# [A block of data]
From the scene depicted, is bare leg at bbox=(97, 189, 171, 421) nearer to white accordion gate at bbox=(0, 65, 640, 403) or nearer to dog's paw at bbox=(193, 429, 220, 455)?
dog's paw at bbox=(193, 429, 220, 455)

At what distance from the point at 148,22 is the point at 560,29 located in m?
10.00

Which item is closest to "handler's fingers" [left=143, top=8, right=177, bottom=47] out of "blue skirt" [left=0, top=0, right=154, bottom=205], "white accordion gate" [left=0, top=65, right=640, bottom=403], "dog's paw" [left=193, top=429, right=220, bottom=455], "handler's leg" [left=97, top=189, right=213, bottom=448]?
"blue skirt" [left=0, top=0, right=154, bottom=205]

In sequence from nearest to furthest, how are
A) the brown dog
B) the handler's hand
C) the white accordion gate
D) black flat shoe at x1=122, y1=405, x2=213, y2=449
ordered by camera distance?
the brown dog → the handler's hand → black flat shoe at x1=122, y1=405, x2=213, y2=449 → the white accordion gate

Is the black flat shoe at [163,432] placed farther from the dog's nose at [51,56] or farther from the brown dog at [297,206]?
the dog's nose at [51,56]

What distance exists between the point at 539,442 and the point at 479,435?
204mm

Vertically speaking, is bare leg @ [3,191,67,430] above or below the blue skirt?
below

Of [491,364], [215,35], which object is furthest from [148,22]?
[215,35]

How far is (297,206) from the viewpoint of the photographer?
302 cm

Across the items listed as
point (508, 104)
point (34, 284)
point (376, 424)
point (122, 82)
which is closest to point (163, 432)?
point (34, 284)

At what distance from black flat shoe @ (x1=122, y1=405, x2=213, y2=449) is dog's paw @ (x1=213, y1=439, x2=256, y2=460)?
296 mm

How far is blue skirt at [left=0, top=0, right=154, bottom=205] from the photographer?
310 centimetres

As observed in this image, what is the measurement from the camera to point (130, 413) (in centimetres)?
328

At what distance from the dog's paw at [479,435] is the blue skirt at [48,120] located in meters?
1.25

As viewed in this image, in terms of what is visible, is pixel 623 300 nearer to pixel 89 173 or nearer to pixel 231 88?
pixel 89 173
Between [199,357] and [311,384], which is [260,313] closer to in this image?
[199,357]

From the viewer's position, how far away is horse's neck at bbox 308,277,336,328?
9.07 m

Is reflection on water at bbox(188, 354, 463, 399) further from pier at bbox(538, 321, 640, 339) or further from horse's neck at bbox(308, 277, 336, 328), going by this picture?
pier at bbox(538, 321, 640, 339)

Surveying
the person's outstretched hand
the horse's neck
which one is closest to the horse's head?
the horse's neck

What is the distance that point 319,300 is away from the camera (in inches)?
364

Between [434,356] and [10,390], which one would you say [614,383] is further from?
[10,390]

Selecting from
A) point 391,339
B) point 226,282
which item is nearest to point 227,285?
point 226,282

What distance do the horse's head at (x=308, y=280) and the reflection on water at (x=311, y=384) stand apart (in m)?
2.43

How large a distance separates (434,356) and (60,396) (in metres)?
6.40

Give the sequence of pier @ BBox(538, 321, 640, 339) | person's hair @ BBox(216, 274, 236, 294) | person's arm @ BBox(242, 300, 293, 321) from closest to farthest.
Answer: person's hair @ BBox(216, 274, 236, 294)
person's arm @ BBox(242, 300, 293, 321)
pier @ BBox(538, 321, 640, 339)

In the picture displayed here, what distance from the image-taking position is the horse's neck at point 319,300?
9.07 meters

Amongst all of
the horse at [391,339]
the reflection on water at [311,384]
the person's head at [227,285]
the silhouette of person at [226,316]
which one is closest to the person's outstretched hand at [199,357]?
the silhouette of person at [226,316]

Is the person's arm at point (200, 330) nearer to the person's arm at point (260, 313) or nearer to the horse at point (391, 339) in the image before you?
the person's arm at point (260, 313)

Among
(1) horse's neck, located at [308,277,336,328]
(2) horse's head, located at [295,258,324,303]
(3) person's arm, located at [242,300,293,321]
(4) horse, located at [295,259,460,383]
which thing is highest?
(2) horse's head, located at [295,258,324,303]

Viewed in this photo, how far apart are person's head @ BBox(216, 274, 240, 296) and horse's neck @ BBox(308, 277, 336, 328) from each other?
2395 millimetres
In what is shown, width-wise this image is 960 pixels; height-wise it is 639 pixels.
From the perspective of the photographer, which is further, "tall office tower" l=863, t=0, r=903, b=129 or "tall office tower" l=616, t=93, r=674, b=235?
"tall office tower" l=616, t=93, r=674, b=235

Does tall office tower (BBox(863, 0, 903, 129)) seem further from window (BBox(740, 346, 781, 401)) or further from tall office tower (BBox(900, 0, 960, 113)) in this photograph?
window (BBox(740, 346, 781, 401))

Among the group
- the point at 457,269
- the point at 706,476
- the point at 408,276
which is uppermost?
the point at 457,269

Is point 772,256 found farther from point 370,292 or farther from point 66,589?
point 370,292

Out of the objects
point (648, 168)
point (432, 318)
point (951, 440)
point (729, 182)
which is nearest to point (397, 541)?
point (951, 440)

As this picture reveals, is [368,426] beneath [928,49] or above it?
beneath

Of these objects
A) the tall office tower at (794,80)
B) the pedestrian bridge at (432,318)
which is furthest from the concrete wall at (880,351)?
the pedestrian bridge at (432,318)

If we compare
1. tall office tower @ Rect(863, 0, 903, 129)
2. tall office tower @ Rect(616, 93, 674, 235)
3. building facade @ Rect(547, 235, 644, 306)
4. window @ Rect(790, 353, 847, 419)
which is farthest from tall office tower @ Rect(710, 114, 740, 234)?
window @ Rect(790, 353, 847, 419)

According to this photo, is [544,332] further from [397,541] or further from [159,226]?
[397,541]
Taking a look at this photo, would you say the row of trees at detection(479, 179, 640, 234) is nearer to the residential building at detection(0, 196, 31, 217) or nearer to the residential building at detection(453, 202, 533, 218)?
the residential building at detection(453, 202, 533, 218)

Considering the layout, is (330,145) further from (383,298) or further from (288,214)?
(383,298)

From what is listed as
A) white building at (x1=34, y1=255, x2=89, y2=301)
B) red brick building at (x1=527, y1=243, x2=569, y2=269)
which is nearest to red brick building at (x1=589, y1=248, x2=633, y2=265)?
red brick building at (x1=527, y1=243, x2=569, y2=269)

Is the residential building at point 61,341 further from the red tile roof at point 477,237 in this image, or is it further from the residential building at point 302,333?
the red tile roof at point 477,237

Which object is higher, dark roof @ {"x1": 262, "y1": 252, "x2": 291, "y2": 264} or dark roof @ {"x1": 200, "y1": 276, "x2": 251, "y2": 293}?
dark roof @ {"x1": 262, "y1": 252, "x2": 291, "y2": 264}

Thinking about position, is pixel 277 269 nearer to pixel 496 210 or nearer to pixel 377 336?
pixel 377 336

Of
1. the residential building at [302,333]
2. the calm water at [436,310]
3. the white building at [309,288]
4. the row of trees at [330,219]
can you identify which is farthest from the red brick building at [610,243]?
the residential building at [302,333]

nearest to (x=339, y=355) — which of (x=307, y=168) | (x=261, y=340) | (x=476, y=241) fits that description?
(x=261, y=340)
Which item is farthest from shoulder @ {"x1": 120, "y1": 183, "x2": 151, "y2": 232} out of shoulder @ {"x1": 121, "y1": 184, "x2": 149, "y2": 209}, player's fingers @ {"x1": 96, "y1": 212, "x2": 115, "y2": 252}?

# [The problem]
Extract the complete set of records unchanged.

# [Written response]
From the scene depicted, is bare leg at bbox=(97, 189, 171, 421) nearer to white accordion gate at bbox=(0, 65, 640, 403) or nearer to dog's paw at bbox=(193, 429, 220, 455)?
dog's paw at bbox=(193, 429, 220, 455)

At what distance from the point at 148,22 is the point at 560,29 located in m?
10.00

Which item is closest to "handler's fingers" [left=143, top=8, right=177, bottom=47] out of "blue skirt" [left=0, top=0, right=154, bottom=205], "white accordion gate" [left=0, top=65, right=640, bottom=403], "dog's paw" [left=193, top=429, right=220, bottom=455], "handler's leg" [left=97, top=189, right=213, bottom=448]?
"blue skirt" [left=0, top=0, right=154, bottom=205]

In sequence from nearest to furthest, how are
A) the brown dog
B) the handler's hand
C) the white accordion gate
D) black flat shoe at x1=122, y1=405, x2=213, y2=449
ordered by camera distance?
the brown dog → the handler's hand → black flat shoe at x1=122, y1=405, x2=213, y2=449 → the white accordion gate

Is the black flat shoe at [163,432] placed farther from the dog's nose at [51,56] or farther from the brown dog at [297,206]?
the dog's nose at [51,56]

What distance exists between the point at 539,442 and the point at 479,435?
204mm

Vertically speaking, is bare leg @ [3,191,67,430] above or below the blue skirt?
below

Of [491,364], [215,35], which object is furthest from [148,22]?
[215,35]

How far is (297,206) from the viewpoint of the photographer?
302 cm

Across the items listed as
point (508, 104)
point (34, 284)
point (376, 424)
point (122, 82)
which is closest to point (163, 432)?
point (34, 284)

At what distance from black flat shoe @ (x1=122, y1=405, x2=213, y2=449) is dog's paw @ (x1=213, y1=439, x2=256, y2=460)?
296 mm

How far is blue skirt at [left=0, top=0, right=154, bottom=205] from the photographer?
310 centimetres

As observed in this image, what is the measurement from the camera to point (130, 413) (in centimetres)?
328

At what distance from the dog's paw at [479,435] is the blue skirt at [48,120] located in meters?
1.25

As viewed in this image, in terms of what is visible, is pixel 623 300 nearer to pixel 89 173 or nearer to pixel 231 88?
pixel 89 173
Between [199,357] and [311,384], which is [260,313] closer to in this image?
[199,357]

From the viewer's position, how far away is horse's neck at bbox 308,277,336,328?
9.07 m

Is reflection on water at bbox(188, 354, 463, 399) further from pier at bbox(538, 321, 640, 339) or further from horse's neck at bbox(308, 277, 336, 328), going by this picture?
pier at bbox(538, 321, 640, 339)

Surveying
the person's outstretched hand
the horse's neck
which one is closest to the horse's head?
the horse's neck

What is the distance that point 319,300 is away from the camera (in inches)?
364

Between [434,356] and [10,390], which one would you say [614,383] is further from?
[10,390]

Selecting from
A) point 391,339
B) point 226,282
which item is nearest to point 227,285?
point 226,282

What distance do the horse's head at (x=308, y=280) and the reflection on water at (x=311, y=384) stand apart (in m)?
2.43

How large a distance separates (434,356) and (60,396) (in metres)?
6.40

Give the sequence of pier @ BBox(538, 321, 640, 339) | person's hair @ BBox(216, 274, 236, 294) | person's arm @ BBox(242, 300, 293, 321) from closest to farthest.
Answer: person's hair @ BBox(216, 274, 236, 294)
person's arm @ BBox(242, 300, 293, 321)
pier @ BBox(538, 321, 640, 339)

In the picture displayed here, what distance from the image-taking position is the horse's neck at point 319,300?
9.07 meters

Amongst all of
the horse at [391,339]
the reflection on water at [311,384]
the person's head at [227,285]
the silhouette of person at [226,316]
which one is closest to the person's outstretched hand at [199,357]?
the silhouette of person at [226,316]

Is the person's arm at point (200, 330) nearer to the person's arm at point (260, 313) or nearer to the horse at point (391, 339) in the image before you?
the person's arm at point (260, 313)

Among
(1) horse's neck, located at [308,277,336,328]
(2) horse's head, located at [295,258,324,303]
(3) person's arm, located at [242,300,293,321]
(4) horse, located at [295,259,460,383]
which thing is highest?
(2) horse's head, located at [295,258,324,303]

Viewed in this photo, how far apart are person's head @ BBox(216, 274, 240, 296) and horse's neck @ BBox(308, 277, 336, 328) from each other?
2395 millimetres
In what is shown, width-wise this image is 960 pixels; height-wise it is 639 pixels.
From the perspective of the photographer, which is further, "tall office tower" l=863, t=0, r=903, b=129 or "tall office tower" l=616, t=93, r=674, b=235?
"tall office tower" l=616, t=93, r=674, b=235

Does tall office tower (BBox(863, 0, 903, 129)) seem further from window (BBox(740, 346, 781, 401)) or further from tall office tower (BBox(900, 0, 960, 113)) in this photograph?
window (BBox(740, 346, 781, 401))

Among the group
- the point at 457,269
- the point at 706,476
- the point at 408,276
which is uppermost?
the point at 457,269

Is point 772,256 found farther from point 370,292 or farther from point 66,589?
point 370,292

Out of the objects
point (648, 168)
point (432, 318)
point (951, 440)
point (729, 182)
which is nearest to point (397, 541)?
point (951, 440)

As this picture reveals, is [368,426] beneath [928,49] or above it?
beneath

Of these objects
A) the tall office tower at (794,80)
B) the pedestrian bridge at (432,318)
which is furthest from the concrete wall at (880,351)?
the pedestrian bridge at (432,318)

If we compare
1. tall office tower @ Rect(863, 0, 903, 129)
2. tall office tower @ Rect(616, 93, 674, 235)
3. building facade @ Rect(547, 235, 644, 306)
4. window @ Rect(790, 353, 847, 419)
which is farthest from tall office tower @ Rect(710, 114, 740, 234)?
window @ Rect(790, 353, 847, 419)

According to this photo, is [544,332] further from [397,541] or further from [159,226]?
[397,541]
Taking a look at this photo, would you say the row of trees at detection(479, 179, 640, 234) is nearer to the residential building at detection(0, 196, 31, 217) or nearer to the residential building at detection(453, 202, 533, 218)?
the residential building at detection(453, 202, 533, 218)

Considering the layout, is (330,145) further from (383,298) or further from (288,214)?
(383,298)

From what is listed as
A) white building at (x1=34, y1=255, x2=89, y2=301)
B) red brick building at (x1=527, y1=243, x2=569, y2=269)
which is nearest to red brick building at (x1=589, y1=248, x2=633, y2=265)?
red brick building at (x1=527, y1=243, x2=569, y2=269)

Is the residential building at point 61,341 further from the red tile roof at point 477,237 in this image, or is it further from the residential building at point 302,333?
the red tile roof at point 477,237

Which object is higher, dark roof @ {"x1": 262, "y1": 252, "x2": 291, "y2": 264} or dark roof @ {"x1": 200, "y1": 276, "x2": 251, "y2": 293}?
dark roof @ {"x1": 262, "y1": 252, "x2": 291, "y2": 264}

Thinking about position, is pixel 277 269 nearer to pixel 496 210 or nearer to pixel 377 336?
pixel 377 336

Of
1. the residential building at [302,333]
2. the calm water at [436,310]
3. the white building at [309,288]
4. the row of trees at [330,219]
can you identify which is farthest from the red brick building at [610,243]?
the residential building at [302,333]

nearest to (x=339, y=355) — which of (x=307, y=168) | (x=261, y=340) | (x=476, y=241) fits that description?
(x=261, y=340)
Which item is farthest from shoulder @ {"x1": 120, "y1": 183, "x2": 151, "y2": 232} out of shoulder @ {"x1": 121, "y1": 184, "x2": 149, "y2": 209}, player's fingers @ {"x1": 96, "y1": 212, "x2": 115, "y2": 252}?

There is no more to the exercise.